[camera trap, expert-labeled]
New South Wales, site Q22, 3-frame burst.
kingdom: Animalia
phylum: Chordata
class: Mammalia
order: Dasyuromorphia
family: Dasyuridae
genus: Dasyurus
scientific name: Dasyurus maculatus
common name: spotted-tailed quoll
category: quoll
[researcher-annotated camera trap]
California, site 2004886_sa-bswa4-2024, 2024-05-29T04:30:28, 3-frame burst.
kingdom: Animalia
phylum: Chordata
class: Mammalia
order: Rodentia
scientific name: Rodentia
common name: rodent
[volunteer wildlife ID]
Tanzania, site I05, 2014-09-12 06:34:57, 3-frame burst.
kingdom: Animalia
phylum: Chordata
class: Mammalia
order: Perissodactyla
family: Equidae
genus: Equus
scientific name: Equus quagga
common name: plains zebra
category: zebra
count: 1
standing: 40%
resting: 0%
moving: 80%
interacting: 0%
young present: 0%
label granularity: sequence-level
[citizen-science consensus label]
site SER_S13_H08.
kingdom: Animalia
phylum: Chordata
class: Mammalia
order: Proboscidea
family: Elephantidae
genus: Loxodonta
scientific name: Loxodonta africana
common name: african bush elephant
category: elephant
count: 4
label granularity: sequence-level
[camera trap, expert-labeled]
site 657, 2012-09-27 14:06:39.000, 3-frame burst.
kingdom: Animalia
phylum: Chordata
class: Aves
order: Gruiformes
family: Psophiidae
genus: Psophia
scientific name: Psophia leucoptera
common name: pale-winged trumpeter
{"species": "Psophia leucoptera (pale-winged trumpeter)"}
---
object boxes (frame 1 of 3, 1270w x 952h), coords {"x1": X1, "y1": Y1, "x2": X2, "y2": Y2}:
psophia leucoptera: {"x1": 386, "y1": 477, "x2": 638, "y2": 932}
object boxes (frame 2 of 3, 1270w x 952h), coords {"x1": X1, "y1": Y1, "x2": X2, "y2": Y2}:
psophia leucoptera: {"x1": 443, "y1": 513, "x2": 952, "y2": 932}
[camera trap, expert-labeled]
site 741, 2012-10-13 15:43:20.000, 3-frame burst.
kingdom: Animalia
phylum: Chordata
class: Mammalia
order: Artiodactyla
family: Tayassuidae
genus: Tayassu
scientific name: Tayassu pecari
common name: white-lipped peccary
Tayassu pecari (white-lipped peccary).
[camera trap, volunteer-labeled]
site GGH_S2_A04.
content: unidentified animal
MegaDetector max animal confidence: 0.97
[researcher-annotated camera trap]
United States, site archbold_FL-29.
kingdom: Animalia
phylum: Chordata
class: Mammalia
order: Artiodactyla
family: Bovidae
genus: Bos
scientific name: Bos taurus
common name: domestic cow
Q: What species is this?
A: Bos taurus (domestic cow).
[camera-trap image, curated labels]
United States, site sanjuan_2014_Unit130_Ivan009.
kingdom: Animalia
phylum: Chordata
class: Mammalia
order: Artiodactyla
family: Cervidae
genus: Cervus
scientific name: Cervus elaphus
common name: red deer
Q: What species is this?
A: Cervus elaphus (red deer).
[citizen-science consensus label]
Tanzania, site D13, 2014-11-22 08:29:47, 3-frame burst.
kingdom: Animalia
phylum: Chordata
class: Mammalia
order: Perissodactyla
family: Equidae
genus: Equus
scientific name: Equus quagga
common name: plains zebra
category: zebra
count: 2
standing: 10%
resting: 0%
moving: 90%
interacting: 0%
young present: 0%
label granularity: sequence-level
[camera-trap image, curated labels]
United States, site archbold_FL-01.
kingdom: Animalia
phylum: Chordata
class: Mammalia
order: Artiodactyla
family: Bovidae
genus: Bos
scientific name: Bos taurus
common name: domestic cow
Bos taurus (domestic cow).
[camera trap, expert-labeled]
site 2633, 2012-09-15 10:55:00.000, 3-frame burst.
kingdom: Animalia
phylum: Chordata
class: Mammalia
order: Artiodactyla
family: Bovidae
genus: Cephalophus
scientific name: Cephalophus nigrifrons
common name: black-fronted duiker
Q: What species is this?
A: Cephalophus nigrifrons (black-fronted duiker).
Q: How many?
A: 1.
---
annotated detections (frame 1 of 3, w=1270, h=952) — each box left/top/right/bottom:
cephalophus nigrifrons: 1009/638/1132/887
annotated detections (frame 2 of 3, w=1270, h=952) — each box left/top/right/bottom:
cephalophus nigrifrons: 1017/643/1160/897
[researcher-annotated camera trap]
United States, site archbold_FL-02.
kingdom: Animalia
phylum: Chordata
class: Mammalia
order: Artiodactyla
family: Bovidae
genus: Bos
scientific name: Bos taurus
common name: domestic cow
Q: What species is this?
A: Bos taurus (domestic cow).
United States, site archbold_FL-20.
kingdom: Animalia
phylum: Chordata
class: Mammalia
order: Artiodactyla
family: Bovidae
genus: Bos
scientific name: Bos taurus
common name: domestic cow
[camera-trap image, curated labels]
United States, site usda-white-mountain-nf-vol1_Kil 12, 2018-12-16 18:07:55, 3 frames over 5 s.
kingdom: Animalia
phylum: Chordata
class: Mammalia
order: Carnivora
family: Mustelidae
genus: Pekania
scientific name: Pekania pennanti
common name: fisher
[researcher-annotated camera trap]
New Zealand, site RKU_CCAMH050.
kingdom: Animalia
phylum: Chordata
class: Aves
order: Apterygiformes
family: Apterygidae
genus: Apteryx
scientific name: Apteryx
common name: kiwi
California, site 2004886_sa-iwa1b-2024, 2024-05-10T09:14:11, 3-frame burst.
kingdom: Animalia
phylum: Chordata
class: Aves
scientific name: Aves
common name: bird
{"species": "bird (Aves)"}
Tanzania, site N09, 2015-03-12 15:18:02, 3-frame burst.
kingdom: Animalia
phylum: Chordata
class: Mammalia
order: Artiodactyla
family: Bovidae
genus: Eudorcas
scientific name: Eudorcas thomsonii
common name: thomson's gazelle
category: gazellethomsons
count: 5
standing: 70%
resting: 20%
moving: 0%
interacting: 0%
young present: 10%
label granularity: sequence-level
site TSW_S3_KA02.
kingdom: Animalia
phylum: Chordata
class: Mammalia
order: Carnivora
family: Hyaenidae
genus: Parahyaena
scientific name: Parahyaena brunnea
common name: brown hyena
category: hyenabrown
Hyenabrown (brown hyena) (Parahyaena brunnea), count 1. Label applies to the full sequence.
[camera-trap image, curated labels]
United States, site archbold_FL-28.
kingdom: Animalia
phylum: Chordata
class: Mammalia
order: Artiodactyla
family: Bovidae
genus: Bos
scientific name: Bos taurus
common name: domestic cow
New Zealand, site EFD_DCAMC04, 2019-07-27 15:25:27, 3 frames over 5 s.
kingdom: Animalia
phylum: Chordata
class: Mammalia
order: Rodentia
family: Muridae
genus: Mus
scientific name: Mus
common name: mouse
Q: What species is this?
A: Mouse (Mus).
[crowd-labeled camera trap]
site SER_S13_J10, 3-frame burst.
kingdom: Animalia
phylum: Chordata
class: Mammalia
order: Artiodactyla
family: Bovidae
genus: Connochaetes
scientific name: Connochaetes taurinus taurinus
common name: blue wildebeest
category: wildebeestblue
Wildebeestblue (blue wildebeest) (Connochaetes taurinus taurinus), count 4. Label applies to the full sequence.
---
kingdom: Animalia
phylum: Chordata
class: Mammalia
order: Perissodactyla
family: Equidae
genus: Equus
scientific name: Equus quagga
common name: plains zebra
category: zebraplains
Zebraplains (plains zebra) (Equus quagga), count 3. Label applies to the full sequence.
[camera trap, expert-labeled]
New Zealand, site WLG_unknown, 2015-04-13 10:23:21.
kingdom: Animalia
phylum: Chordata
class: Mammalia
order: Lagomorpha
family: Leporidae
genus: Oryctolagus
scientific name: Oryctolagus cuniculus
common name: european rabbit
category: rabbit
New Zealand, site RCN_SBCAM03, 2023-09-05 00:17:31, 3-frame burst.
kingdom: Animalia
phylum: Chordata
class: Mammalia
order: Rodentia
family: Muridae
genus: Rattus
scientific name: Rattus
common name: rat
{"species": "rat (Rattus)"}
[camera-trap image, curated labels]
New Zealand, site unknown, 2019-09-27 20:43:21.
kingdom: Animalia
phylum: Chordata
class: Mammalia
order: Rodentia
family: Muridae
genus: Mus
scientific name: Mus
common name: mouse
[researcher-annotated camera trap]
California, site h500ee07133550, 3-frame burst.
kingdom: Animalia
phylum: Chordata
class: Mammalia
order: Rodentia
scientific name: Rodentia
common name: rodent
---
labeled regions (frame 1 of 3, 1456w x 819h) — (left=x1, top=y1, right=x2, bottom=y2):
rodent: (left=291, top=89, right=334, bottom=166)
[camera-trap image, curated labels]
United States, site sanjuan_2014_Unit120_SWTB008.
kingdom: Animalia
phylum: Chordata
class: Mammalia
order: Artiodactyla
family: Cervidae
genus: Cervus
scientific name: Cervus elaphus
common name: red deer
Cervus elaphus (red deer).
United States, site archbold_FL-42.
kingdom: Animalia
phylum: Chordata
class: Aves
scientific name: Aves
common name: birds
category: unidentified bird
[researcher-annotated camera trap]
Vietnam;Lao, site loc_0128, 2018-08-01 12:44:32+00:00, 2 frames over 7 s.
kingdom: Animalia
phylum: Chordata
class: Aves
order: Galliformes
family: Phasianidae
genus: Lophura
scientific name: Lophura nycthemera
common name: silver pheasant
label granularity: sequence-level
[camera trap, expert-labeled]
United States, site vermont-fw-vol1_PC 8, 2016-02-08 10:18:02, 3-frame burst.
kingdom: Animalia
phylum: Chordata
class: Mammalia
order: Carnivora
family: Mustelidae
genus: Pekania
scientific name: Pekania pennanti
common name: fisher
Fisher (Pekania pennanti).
*****
▶ What is expected
Set down, exactly as they stand above, the lines starting with the line with "object boxes (frame 1" and going on through the line with "United States, site sanjuan_2014_Unit130_Ivan009.", and no others.

▶ Completed exercise
object boxes (frame 1 of 3, 1270w x 952h), coords {"x1": X1, "y1": Y1, "x2": X2, "y2": Y2}:
psophia leucoptera: {"x1": 386, "y1": 477, "x2": 638, "y2": 932}
object boxes (frame 2 of 3, 1270w x 952h), coords {"x1": X1, "y1": Y1, "x2": X2, "y2": Y2}:
psophia leucoptera: {"x1": 443, "y1": 513, "x2": 952, "y2": 932}
[camera trap, expert-labeled]
site 741, 2012-10-13 15:43:20.000, 3-frame burst.
kingdom: Animalia
phylum: Chordata
class: Mammalia
order: Artiodactyla
family: Tayassuidae
genus: Tayassu
scientific name: Tayassu pecari
common name: white-lipped peccary
Tayassu pecari (white-lipped peccary).
[camera trap, volunteer-labeled]
site GGH_S2_A04.
content: unidentified animal
MegaDetector max animal confidence: 0.97
[researcher-annotated camera trap]
United States, site archbold_FL-29.
kingdom: Animalia
phylum: Chordata
class: Mammalia
order: Artiodactyla
family: Bovidae
genus: Bos
scientific name: Bos taurus
common name: domestic cow
Q: What species is this?
A: Bos taurus (domestic cow).
[camera-trap image, curated labels]
United States, site sanjuan_2014_Unit130_Ivan009.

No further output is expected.